ACTIVITY. Look through the listing below and work out how many of its lines hold the word "site". Give only the number.

LISTED RECORDS.
+===+

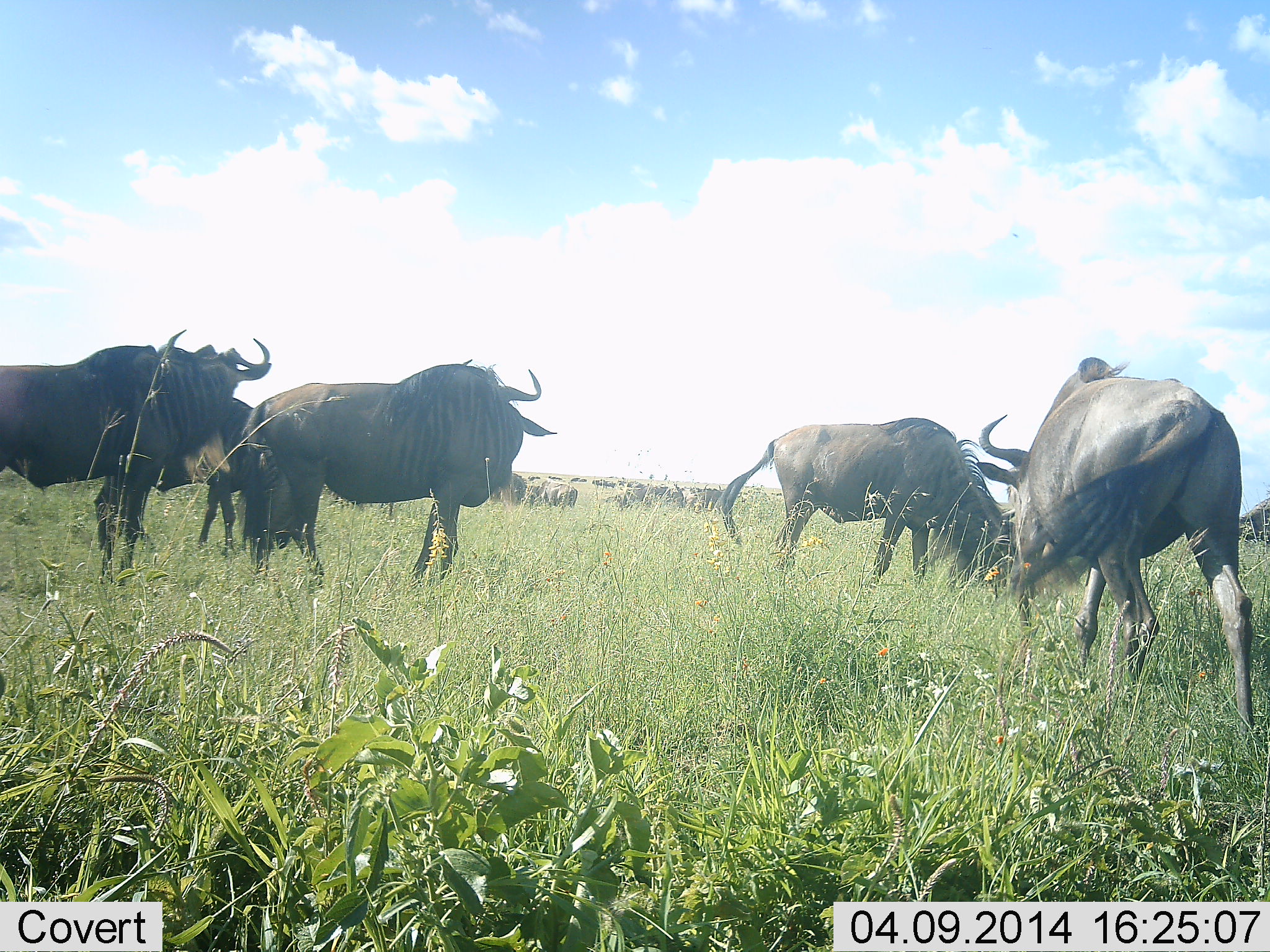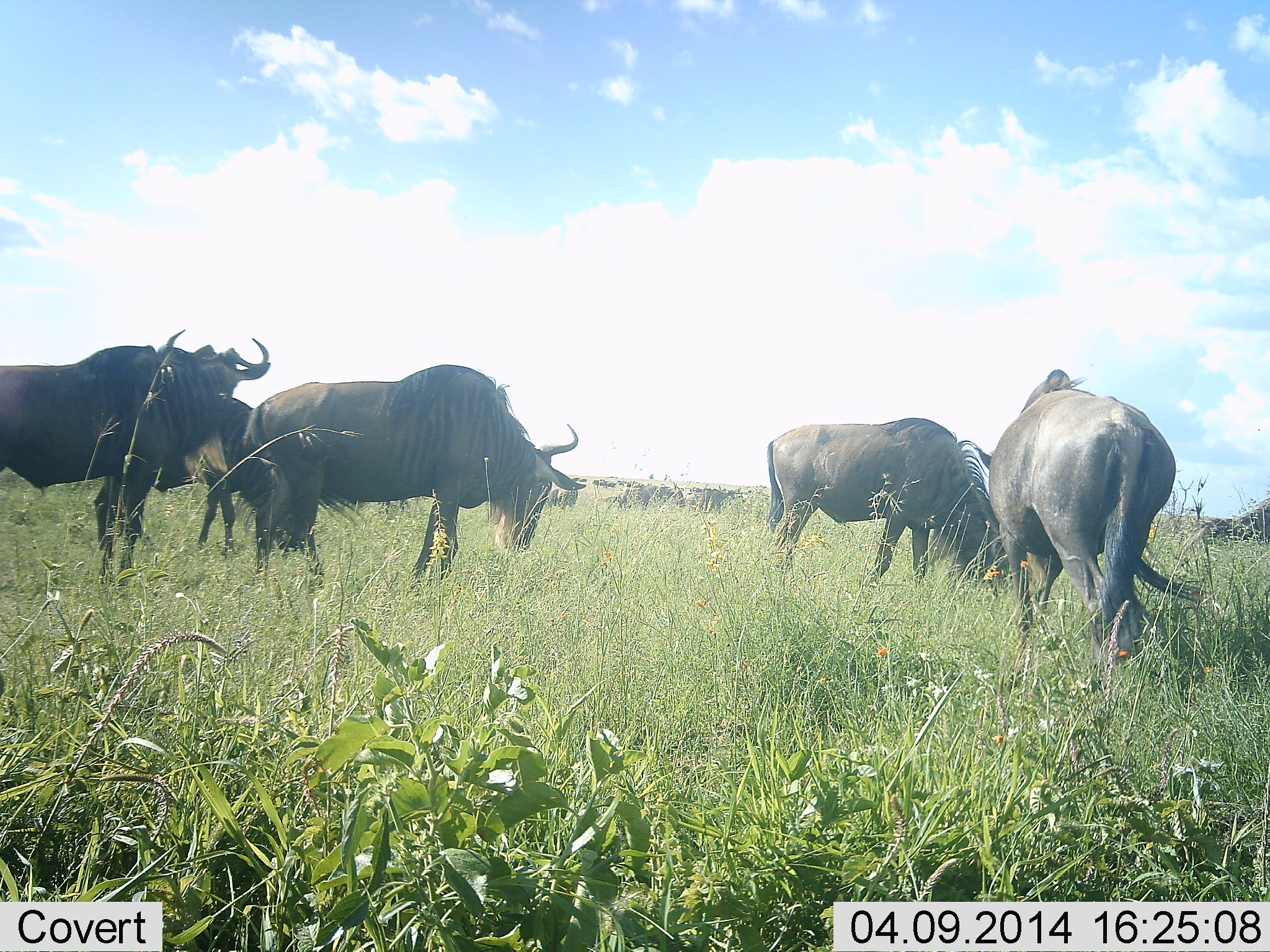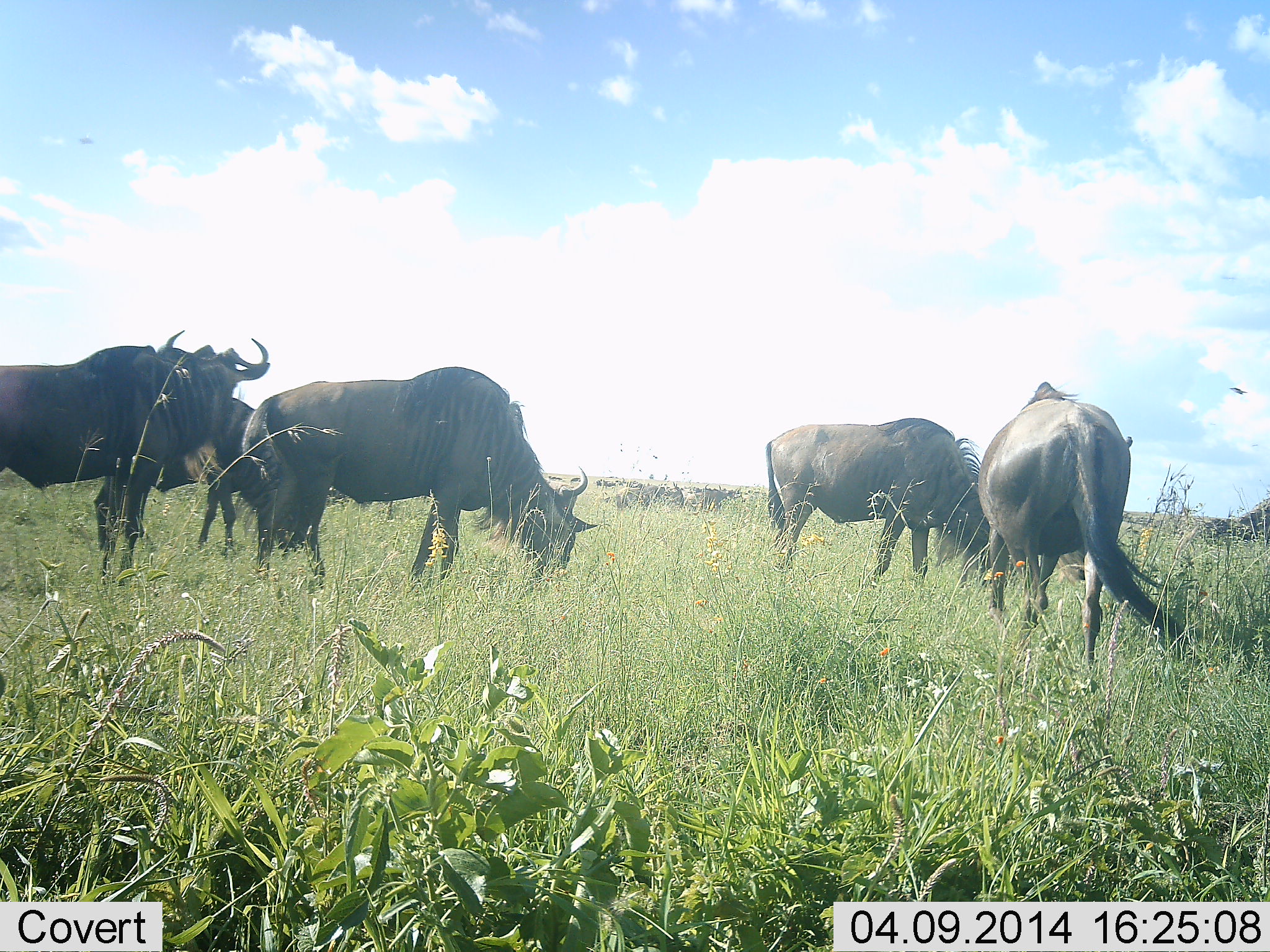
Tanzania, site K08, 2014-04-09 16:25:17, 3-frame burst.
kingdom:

+===+

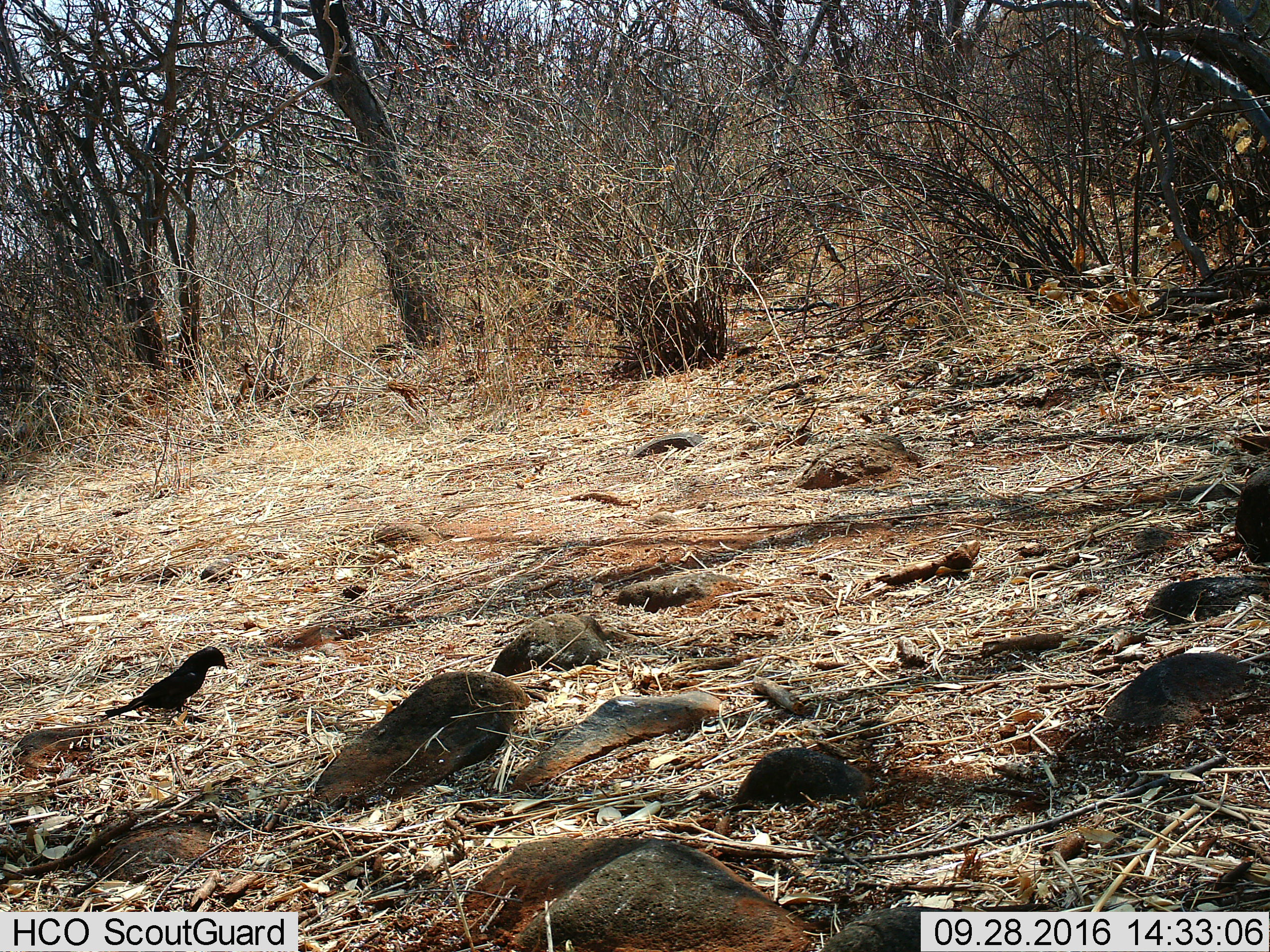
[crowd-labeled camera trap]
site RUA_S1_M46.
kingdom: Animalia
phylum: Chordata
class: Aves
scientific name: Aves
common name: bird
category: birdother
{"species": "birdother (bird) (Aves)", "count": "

+===+

RESULT OF THIS EXERCISE. 2